→ YOUR GOAL:
Below are records to reproduce in full; copy them exactly but keep the pictures out.

→ INPUT MATERIAL:
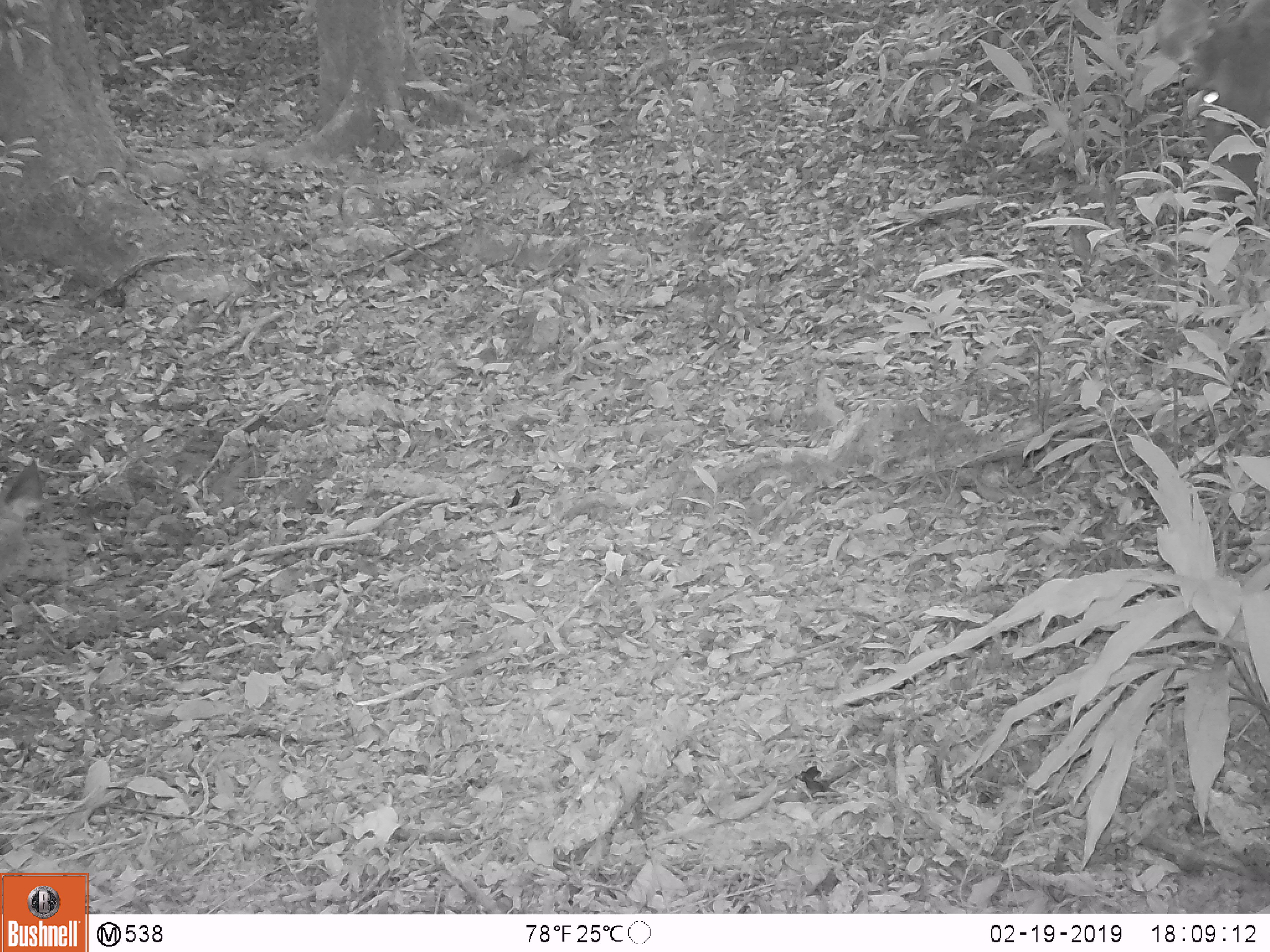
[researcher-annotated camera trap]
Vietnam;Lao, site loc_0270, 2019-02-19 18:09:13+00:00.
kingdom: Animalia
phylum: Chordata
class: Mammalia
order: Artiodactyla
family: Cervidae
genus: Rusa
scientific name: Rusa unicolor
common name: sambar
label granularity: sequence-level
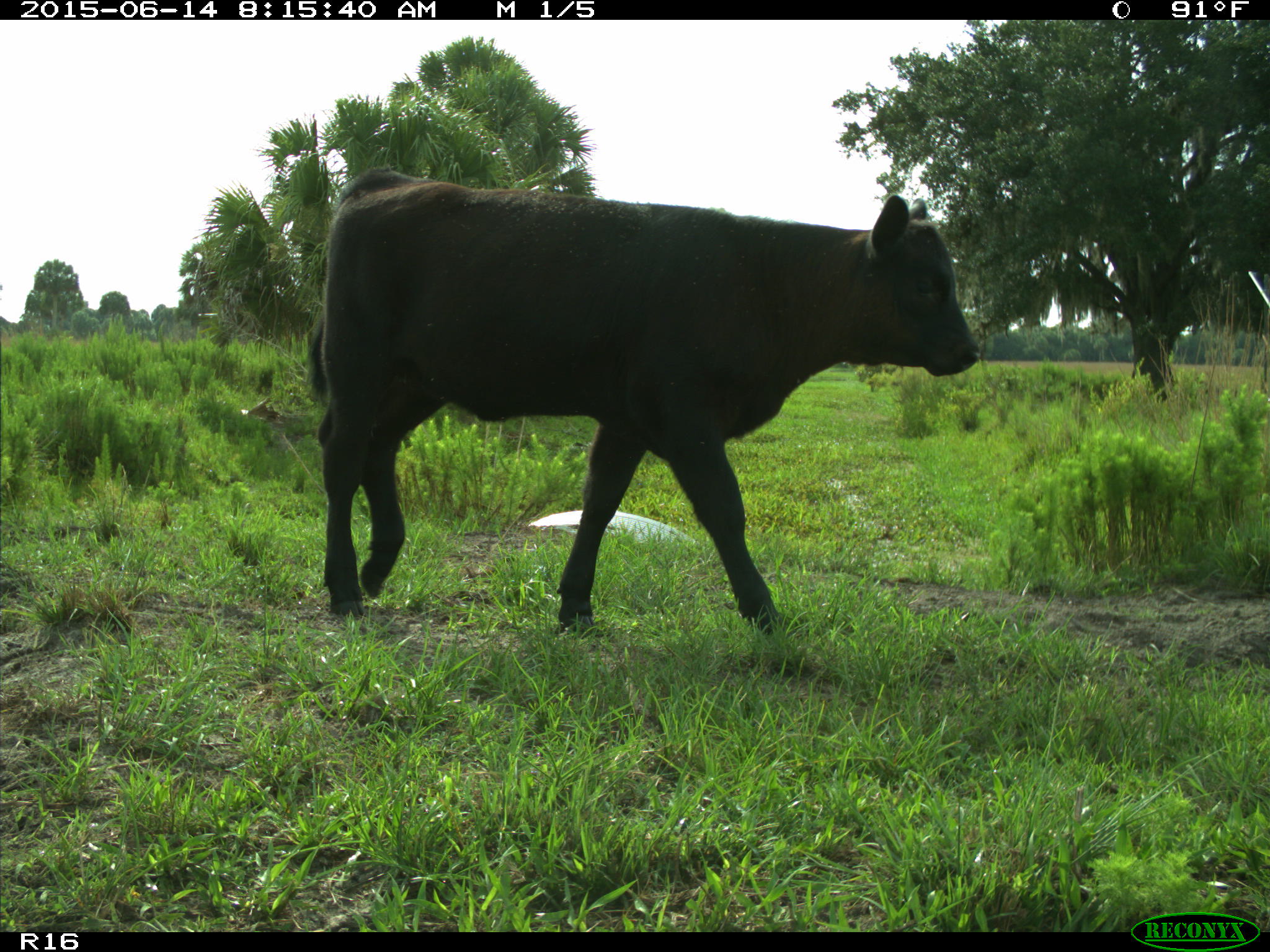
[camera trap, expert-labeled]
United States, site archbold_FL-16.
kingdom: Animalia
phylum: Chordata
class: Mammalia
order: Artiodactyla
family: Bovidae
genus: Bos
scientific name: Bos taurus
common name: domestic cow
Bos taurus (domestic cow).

→ ANSWER SECTION:
[researcher-annotated camera trap]
Vietnam;Lao, site loc_0270, 2019-02-19 18:09:13+00:00.
kingdom: Animalia
phylum: Chordata
class: Mammalia
order: Artiodactyla
family: Cervidae
genus: Rusa
scientific name: Rusa unicolor
common name: sambar
label granularity: sequence-level
[camera trap, expert-labeled]
United States, site archbold_FL-16.
kingdom: Animalia
phylum: Chordata
class: Mammalia
order: Artiodactyla
family: Bovidae
genus: Bos
scientific name: Bos taurus
common name: domestic cow
Bos taurus (domestic cow).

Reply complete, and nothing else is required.